Cultura

Solo do Pedro Cardoso

1 SET 2023 • POR da Reportagem Local • 09h51
Solo do Pedro Cardoso - Divulgação

Saí daqui pra Rua Augusta, ver o novo solo desse menino que foi embora do país, mas já voltou porque a saudade não se traduz. Nem a dele nem a nossa. Eu sempre achei admirável a maneira como Pedro Cardoso conduz seus trabalhos e pensamentos sobre sociedade de maneira autoral.

Agora ele está em cartaz na capital e lá estava eu no clube de comédia dos Barbixas. Tudo é de repente, então Pedro entra em cena já de sopetão, e na sua convocatória diz para o que veio.

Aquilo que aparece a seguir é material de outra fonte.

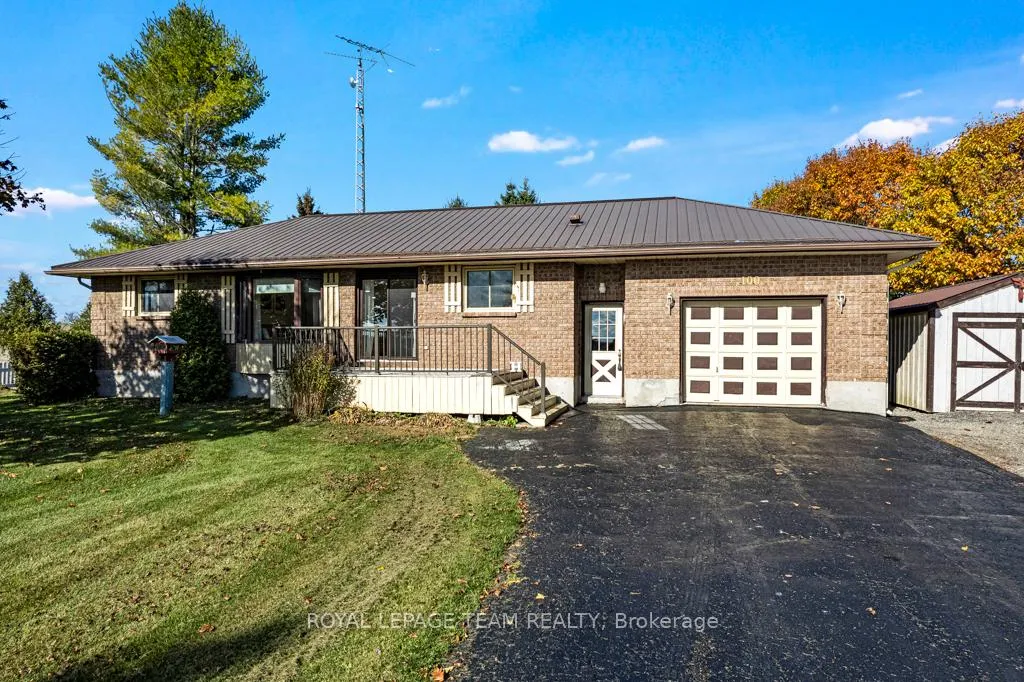 Photo 2 of 100 County Road 21, Edwardsburgh/Cardinal, Edwardsburgh/Cardinal Twp — HOMEH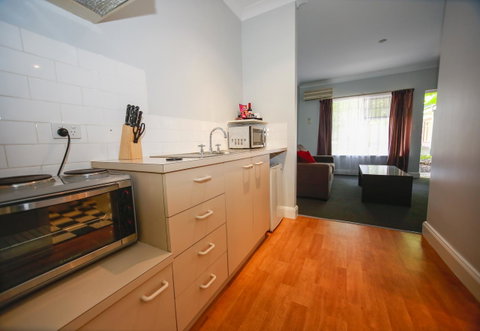 St Francis Winery - Accommodation Broome 8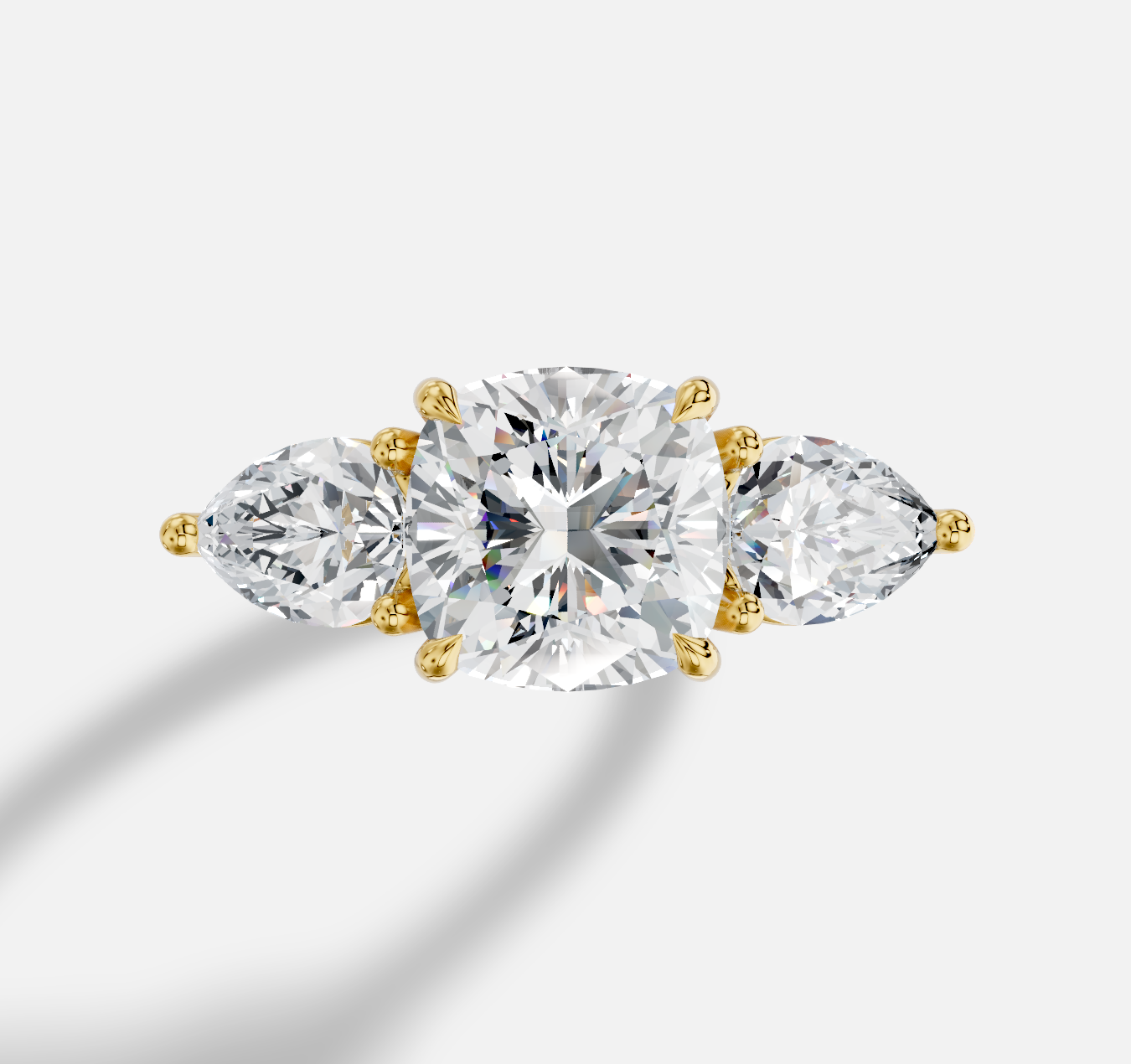 Cushion Three Stone Diamond Ring in 18K Yellow Gold - 图片 5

Está livre como o espírito que é, se posiciona no palco no meio de dois cavaletes e ali nicia "O Começo da Vida" na toada do humor insolente do palhaço, ele chama o público para dançar as memórias que a gente nem sabia que tinha. Me fez pensar em minhas filhas, em como eu e toda minha incapacidade de coadjuvante, cortei um cordão umbilical e logo em seguida quase decepei o dedo com um bisturi. Refletiu a mim e ao meu complexo de Édipo.

Aliás, a nós. Pensando que era quinta-feira, às 21h e a casa estava cheia de olhos vivos como os dele naquela troca insana de "agoras" que ele jogava na nossa cara. Nessa caminho, ele está consciente de seus privilégios. Afirma o desastre que é o parto, como tudo aquilo é feito pra dar errado e então, sem errar afirma a mulher como peça central e chave de tudo, não só do parto, mas do mundo em sua totalidade.

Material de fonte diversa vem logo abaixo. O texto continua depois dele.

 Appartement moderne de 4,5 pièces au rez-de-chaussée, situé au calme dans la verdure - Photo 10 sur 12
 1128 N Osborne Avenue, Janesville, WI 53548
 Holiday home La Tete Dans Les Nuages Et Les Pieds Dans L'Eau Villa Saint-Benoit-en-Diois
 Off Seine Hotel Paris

O rapaz é um insurgente, ele se alfineta, como um voodoo do pai e coloca em cheque uma masculinidade nociva e frágil que escolhe o pior carrinho do supermercado, enquanto o riso da plateia se divide em prazer e receio. Maestro da risada dos outros. Nessa aula de palhaçada, ele vai se mostrando vulnerável, e enquanto rimos dele, vamos tomando consciência de que existir é com a gente mesmo.

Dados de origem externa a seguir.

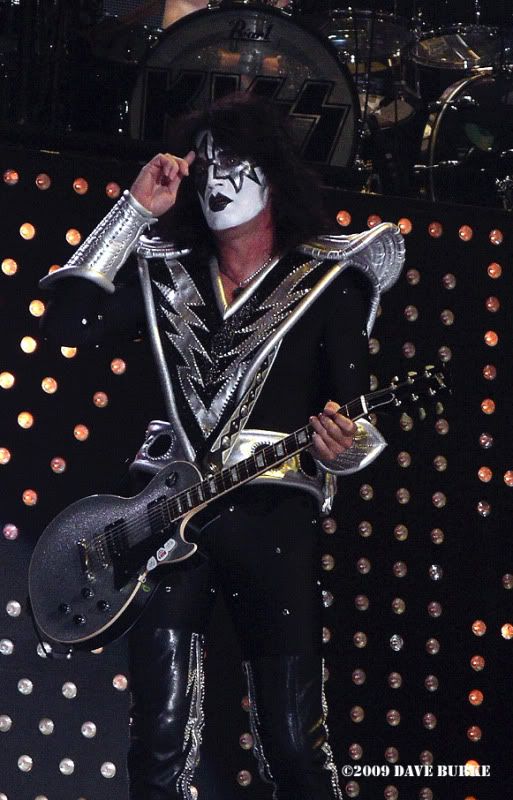 IMAGE: http://i48.photobucket.com/albums/f242/dmb70/KISS%20Detroit%209-26-09/IMGP5593.jpg
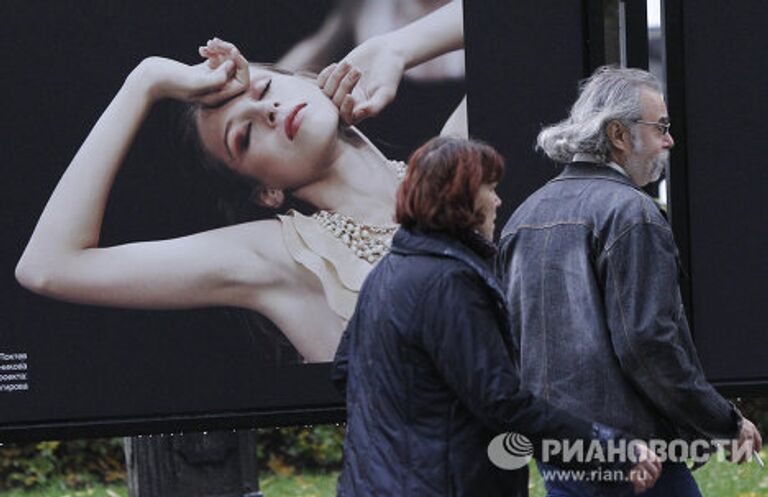 Выставка фотографий звезд балета на Тверском бульваре в Москве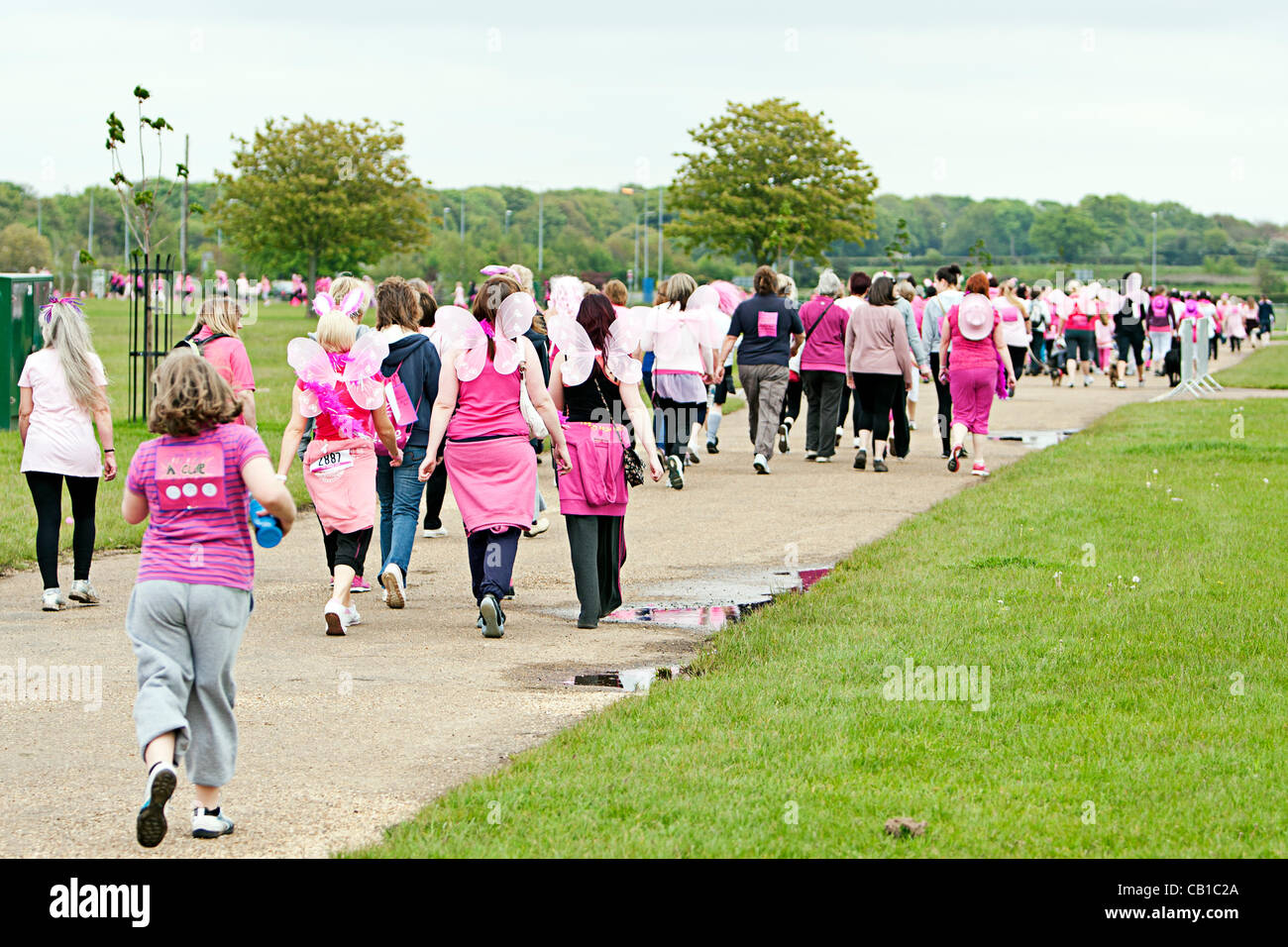 Foule marche à la course de la recherche sur le cancer pour la vie à Norwich Showground, Norwich, Norfolk, Royaume-Uni le 19 mai 2012 Banque D'Images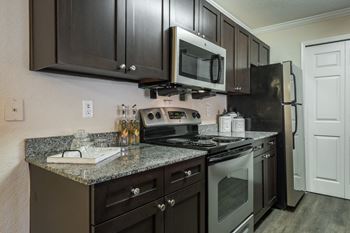 The landings at boot ranch fully equipped kitchen
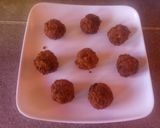 A picture of step 3 of Meatballs in sauce.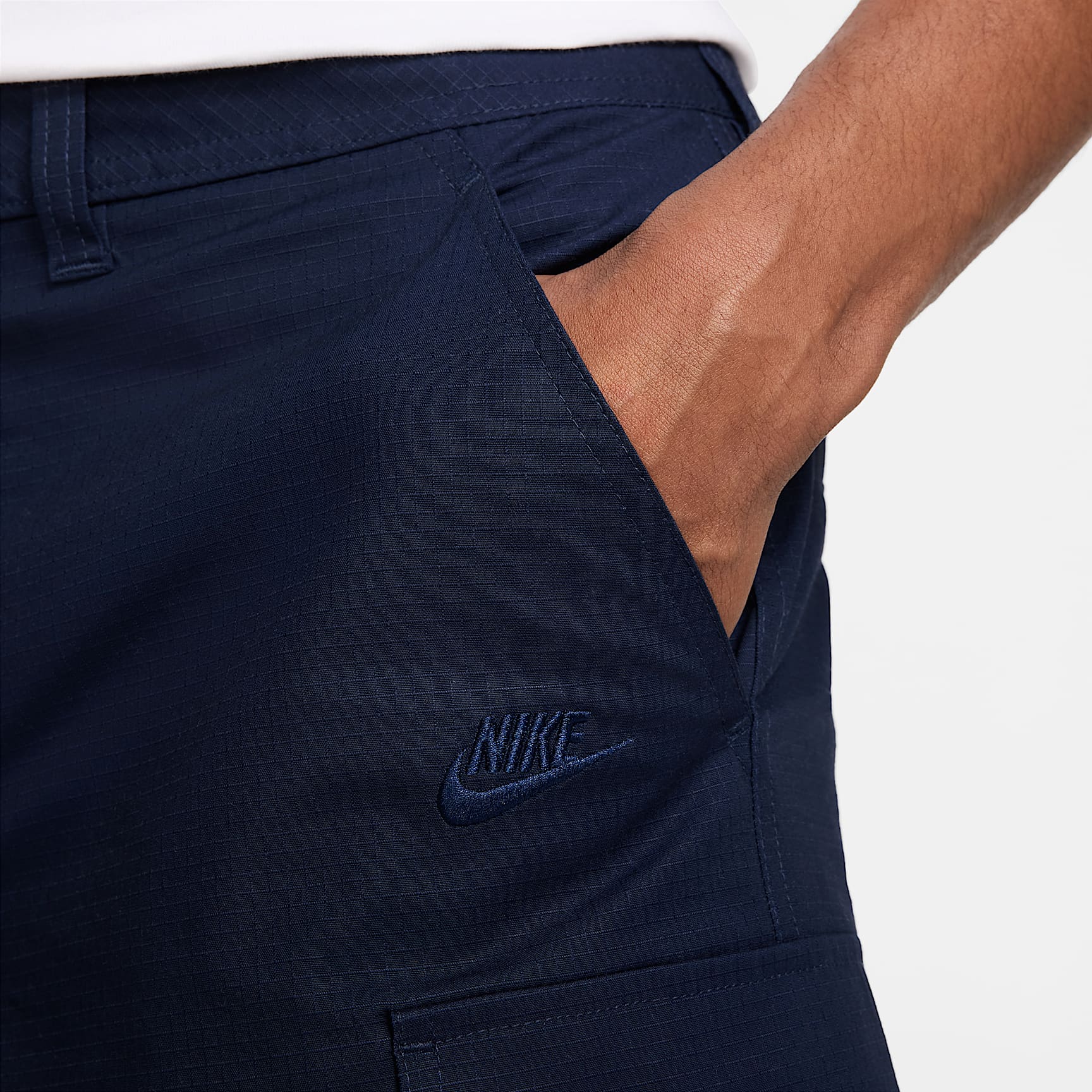 Nike Club Men's Woven Cargo Shorts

Que essa humanidade comum - não igual, veja bem - é de todos os que estão sentados ali vendo alguém nascer e por isso, nascendo com ele. Desafiando o tempo, o anarquista segue sua pauta. Questiona a linguagem. Questiona a própria neurodivergência. Invoca Paulo Freire e Augusto Boal.

Tudo isso enquanto sutilmente coça as costas. Uma daquelas coceiras inalcançáveis nas costas. Pedro Cardoso, no meio de um discurso inflamado sobre o sofrimento de existir demais, coça com a unha do polegar o meio das costas. Deus habita os detalhes. Ele deixa claro que o invocamento do início da jornada é pra encontrar-se com o único mal irremediável.

É uma surra de existência. E lá vem Deus. E Dionísio. E ditadura. Será que ele conhece o Maurício Pereira? Conhece, ele é da arte. Esses artistas se conhecem. E ali se repetindo, de forma surpreendente, Pedrinho - como nas piadas que sempre tem um Pedrinho - me faz recorrer a outros autores enquanto fala. É como se o Douglas Adams e Luiz Fernando Veríssimo tivessem escrito "Memórias do Subsolo".

Agradeço ao palhaço e saio de lá sem saber se foi cena ou coceira. Pedro lá no começo, declara que a viagem é só de ida. Ora, eu saí de Suzano pra voltar, meu amigo! E eu voltei, mas voltei envelhecido pelos questionamentos de Pedro, o "Recém Nascido".